§ Given instruction A
According to the bilge pump article, how much can check valves reduce a pump's capacity?
## begin Provided passage
Getting the water out

Apr 4, 2014

(page 3 of 3)

Systems should be designed so that check valves are not needed as these can cause as much as a 50 percent reduction in the pump capacity. Check valves can also become a clogging problem.

An electrical terminal block mounted too low and not sealed from water.

If the discharge is below the heeled waterline, the hose must be looped above the waterline and a vented loop installed to prevent back siphoning. Each pump should have its own discharge thru-hull as well; never tee two or more pumps to the same outlet. Pickup hoses should have a screen or strainer on the bilge end that is easily accessible for cleaning. Try to pick a screen that is coarse enough to catch larger particles, but not so fine that it clogs too easily. Without a doubt the biggest reason pumps fail is ingesting trash. Hair in particular is a problem for all pumps. “Every owner should clean and paint their bilges white once a year so they can see how dirty their bilges are,” said Keene. “Pump clogging is a major issue with all types of pumps.”

For electric pumps the wiring is critical as well. Any electrical connections that could get wet should be made as waterproof as possible. Heat shrink tubing is the best, but makes replacing parts and trouble shooting a bit more difficult. Terminal strips are better for replacement and troubleshooting, but harder to get watertight. Whatever method used, the connections need to be checked occasionally.

A double-chamber manual diaphragm pump mounted in the cockpit.
## end Provided passage
## begin Records supplied
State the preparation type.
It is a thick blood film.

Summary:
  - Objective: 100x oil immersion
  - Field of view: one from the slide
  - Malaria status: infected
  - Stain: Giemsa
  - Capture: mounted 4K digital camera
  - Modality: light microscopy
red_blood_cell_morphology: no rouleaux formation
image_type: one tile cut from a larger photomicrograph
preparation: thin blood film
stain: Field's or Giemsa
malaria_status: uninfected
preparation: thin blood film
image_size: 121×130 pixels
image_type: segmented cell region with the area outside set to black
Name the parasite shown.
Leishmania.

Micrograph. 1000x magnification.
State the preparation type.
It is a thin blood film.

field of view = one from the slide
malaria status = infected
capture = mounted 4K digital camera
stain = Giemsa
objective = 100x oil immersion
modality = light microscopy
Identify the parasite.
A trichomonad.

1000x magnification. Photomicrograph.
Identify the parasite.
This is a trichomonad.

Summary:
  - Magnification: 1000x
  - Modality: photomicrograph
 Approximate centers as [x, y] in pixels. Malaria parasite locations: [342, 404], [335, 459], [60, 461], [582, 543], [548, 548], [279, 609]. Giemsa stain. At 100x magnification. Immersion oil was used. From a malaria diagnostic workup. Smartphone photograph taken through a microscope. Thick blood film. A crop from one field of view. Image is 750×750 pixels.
## end Records supplied
§ Given instruction B
Please convert the records, from the line with "1000x magnification. Photomicrograph." up to and including the last line of the records, into a JSON list of strings with one string per line and blank lines left out.

§ Result A
As much as 50 percent.

§ Result B
[
  "1000x magnification. Photomicrograph.",
  "Identify the parasite.",
  "This is a trichomonad.",
  "Summary:",
  "  - Magnification: 1000x",
  "  - Modality: photomicrograph",
  " Approximate centers as [x, y] in pixels. Malaria parasite locations: [342, 404], [335, 459], [60, 461], [582, 543], [548, 548], [279, 609]. Giemsa stain. At 100x magnification. Immersion oil was used. From a malaria diagnostic workup. Smartphone photograph taken through a microscope. Thick blood film. A crop from one field of view. Image is 750×750 pixels."
]